Write a C program that will replace all spaces with ‘%20′

Examples

Input: s = "Mr John Smith"
Output: "Mr%20John%20Smith

Solution

Method 1 - Count spaces and traverse from end

The algorithm is as follows:

  1. Count the number of spaces during the first scan of the string.
  2. Parse the string again from the end and for each character:         If a space is encountered, store “%20”.         Else, store the character as it is in the newly shifted location.

Code

C
void replaceSpaces(char[] str, int length) {
    int spaceCount = 0, newLength, i = 0;

    for (i = 0; i < length; i++) {
        if (str[i] == ' ') {
            spaceCount++;
        }
    }

    newLength = length + spaceCount * 2;
    str[newLength] = '\0';
    for (i = length - 1; i >= 0; i--) {
        if (str[i] == '') {
            str[newLength - 1] = '0';
            str[newLength - 2] = '2';
            str[newLength - 3] = '%';
            newLength = newLength - 3;

        } else {
            str[newLength - 1] = str[i];
            newLength = newLength - 1;
        }
    }
}

Complexity

  • ⏰ Time complexity: O(n), where n is the length of the string.
  • 🧺 Space complexity: O(1) - no extra space

Method 2 - Count spaces and traverse from end

Here we are traversing in forward direction.

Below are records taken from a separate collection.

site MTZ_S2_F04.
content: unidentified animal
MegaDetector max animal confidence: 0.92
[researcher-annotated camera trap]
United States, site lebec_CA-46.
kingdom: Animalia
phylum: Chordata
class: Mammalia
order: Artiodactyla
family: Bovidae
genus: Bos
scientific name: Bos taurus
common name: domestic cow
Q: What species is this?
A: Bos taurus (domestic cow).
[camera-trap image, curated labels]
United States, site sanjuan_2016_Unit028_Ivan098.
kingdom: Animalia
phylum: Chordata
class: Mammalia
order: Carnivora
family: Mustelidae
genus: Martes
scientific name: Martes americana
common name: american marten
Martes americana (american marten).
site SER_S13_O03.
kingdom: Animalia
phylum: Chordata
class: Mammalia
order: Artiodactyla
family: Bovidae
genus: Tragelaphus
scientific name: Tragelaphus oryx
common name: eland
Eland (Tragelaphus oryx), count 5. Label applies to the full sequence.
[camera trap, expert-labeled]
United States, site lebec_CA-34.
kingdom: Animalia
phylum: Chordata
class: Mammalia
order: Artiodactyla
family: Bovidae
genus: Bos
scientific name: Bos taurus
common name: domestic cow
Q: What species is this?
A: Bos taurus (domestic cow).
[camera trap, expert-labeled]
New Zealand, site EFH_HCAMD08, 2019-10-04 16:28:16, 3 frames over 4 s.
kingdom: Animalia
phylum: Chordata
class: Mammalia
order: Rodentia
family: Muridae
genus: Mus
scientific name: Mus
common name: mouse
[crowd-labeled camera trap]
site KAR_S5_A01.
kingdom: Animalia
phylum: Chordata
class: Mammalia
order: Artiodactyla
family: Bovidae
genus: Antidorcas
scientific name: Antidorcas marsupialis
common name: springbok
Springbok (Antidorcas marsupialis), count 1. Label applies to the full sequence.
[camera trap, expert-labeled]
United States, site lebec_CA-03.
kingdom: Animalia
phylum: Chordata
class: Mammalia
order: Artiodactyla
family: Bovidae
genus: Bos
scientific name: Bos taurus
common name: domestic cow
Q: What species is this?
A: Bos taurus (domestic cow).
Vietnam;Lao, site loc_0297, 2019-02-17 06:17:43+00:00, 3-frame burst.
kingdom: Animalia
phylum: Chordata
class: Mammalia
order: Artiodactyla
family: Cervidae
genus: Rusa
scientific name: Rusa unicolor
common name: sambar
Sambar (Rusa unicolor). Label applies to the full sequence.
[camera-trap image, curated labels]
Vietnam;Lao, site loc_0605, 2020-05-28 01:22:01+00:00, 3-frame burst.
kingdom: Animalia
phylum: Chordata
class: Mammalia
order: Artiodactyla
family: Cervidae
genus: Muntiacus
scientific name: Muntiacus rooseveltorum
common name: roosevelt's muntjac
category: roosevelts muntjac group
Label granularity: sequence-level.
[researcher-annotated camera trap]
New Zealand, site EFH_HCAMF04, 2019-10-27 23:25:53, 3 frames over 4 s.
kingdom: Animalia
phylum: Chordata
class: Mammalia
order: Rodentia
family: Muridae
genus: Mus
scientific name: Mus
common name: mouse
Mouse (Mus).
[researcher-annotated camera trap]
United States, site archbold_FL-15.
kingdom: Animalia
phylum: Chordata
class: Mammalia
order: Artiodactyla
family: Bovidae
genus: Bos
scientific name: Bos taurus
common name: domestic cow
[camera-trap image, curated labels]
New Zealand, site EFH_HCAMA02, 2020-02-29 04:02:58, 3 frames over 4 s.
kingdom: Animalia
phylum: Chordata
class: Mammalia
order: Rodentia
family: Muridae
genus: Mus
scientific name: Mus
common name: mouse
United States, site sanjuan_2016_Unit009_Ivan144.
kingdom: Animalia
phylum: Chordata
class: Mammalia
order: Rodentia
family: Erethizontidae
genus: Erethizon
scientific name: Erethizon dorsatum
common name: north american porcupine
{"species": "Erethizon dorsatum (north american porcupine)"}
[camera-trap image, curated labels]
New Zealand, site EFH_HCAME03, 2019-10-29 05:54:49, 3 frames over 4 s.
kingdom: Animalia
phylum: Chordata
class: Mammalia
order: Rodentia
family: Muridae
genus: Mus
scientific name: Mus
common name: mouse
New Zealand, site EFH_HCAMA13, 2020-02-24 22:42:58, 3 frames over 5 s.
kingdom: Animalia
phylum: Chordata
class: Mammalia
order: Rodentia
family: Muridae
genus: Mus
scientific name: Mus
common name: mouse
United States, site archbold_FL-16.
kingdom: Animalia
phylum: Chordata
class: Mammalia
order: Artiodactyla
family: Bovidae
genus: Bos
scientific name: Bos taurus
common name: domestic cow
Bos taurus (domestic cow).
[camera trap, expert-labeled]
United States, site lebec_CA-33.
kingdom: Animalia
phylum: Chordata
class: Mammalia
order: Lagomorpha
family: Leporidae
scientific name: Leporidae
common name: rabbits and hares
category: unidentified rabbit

Here is a c code doing the similar stuff, borrowed from here.

Code

C

Point to note here is that when you are using malloc, set the last index to ‘\0’ as it is a c-style string OR you can use calloc.

void replaceSpaces() {
    char src[] = "helo b";
    int len = 0, spaces = 0;
    /* Scan through src counting spaces and length at the same time */
    while (src[len]) {
        if (src[len] == ' ')
            ++spaces;
        ++len;
    }
    /* Figure out how much space the new string needs (including 0-term) and allocate it */
    int newLen = len + spaces * 2 + 1;
    char * dst = malloc(newLen);
    /* Scan through src and either copy chars or insert %20 in dst */
    int srcIndex = 0, dstIndex = 0;
    while (src[srcIndex]) {
        if (src[srcIndex] == ' ') {
            dst[dstIndex++] = '%';
            dst[dstIndex++] = '2';
            dst[dstIndex++] = '0';
            ++srcIndex;
        } else {
            dst[dstIndex++] = src[srcIndex++];
        }
    }
    dst[dstIndex] = '\0';
    /* Print the result */
    printf("New string: '%s'\n", dst);
    /* And clean up */
    free(dst);
    return 0;
}

Complexity

  • ⏰ Time complexity: O(n), where n is the length of the string.
  • 🧺 Space complexity: O(1) - no extra space